For 2h) organic solvent is removed, form dry film.The phosphate buffer of pH 7.4 is added into rotary evaporation bottle and is full of nitrogen
Gas, aquation 30min.The polycarbonate membrane for crossing 200nm removes non-encapsulated salinomycin.
In order to find best salinomycin encapsulation rate, salinomycin is carried out with PEG-ceramide carrier qualities ratio excellent
Change.Optimization method is:Prepare different mol ratio example (such as 1:2、1:3、1:4) polyethylene glycol-ceramide glue of load salinomycin
Beam surveys its encapsulation rate, show that salinomycin and carrier molar ratio are 1:When 4, the novel carrier micelle salinomycin encapsulation rate of preparation is most
It is good.
In addition, for polyethylene glycol-ceramide and salinomycin have been selected different solvents, polyethylene glycol-nerve respectively
Amide is dissolved in chloroform, and salinomycin is dissolved in methanol, and advantage is by two kinds of organic solvents, chloroforms and methanol with 3:1 ratio
Example mixing, can make salinomycin and carrier material form best dispersed film, the carrier micelle packet obtained after later stage PBS aquations
Envelope rate is higher, and particle size dispersion is evenly.If can also form film with other reagents such as acetonitrile dissolving salinomycin, but dissolved with methanol
As a result more preferably.Hydration process is full of nitrogen, can prevent oxidation of drug;The phosphate buffer of pH 7.4 is selected, gained glue is prepared
Beam uniform particle diameter, and meet animal and human body vivo environment.

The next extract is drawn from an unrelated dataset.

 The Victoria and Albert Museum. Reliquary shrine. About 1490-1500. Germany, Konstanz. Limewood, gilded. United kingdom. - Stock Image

The third aspect of the present invention, the polyethylene glycol-ceramide micella for providing the novel load salinomycin of above-mentioned preparation exist
Prepare the application in treatment liver-cancer medicine.
Polyethylene glycol-ceramide micella of the load salinomycin specifically targets differentiated liver-cancer stem cell and common
Liver cancer cells.
(1) present invention prepares the detection of the novel micella of gained high targeting and penetrating power in vitro
Present invention laser confocal microscope detects in liver cancer cells and liver-cancer stem cell to containing fluorescent material micella
Intake ability, to evaluate the outer targeting of glue bundle body and penetrating power.Laser confocal microscope can be to glimmering in liver-cancer stem cell
The weak carry out qualitative analysis of light intensity.

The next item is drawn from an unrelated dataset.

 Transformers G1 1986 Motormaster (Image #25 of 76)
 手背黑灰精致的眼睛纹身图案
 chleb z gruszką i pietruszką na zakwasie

(2) present invention prepares the outer anti-liver cancer and anti-of the novel load salinomycin glue bundle body of gained and liver-cancer stem cell activity
The present invention measures cell in the cell survival rate after the processing of different pharmaceutical concentration, to evaluate drug using CCK-8 methods
With the cytotoxicity of drug-carrying nanometer particle.The survivorship curve of cell after logarithm is simulated, calculate cell IC50 come quantitative comparison its
Cytotoxicity size.
The invention has the advantages that:
Novel load salinomycin polyethylene glycol-ceramide micella of the present invention can improve the treatment of chemotherapeutics salinomycin
Effect can reach the effects of liver cancer targeting stem cell and liver cancer cells while reducing poisonous side effect of medicine, this is that a kind of liver cancer is controlled
The new strategy for the treatment of.It utilizes the advantage of small particle micellar carrier, prepares Nano medication targeting therapy on tumor, has wide application
Foreground.
Description of the drawings
Fig. 1 film dispersion methods prepare novel load medicine PEG-ceramide micellas.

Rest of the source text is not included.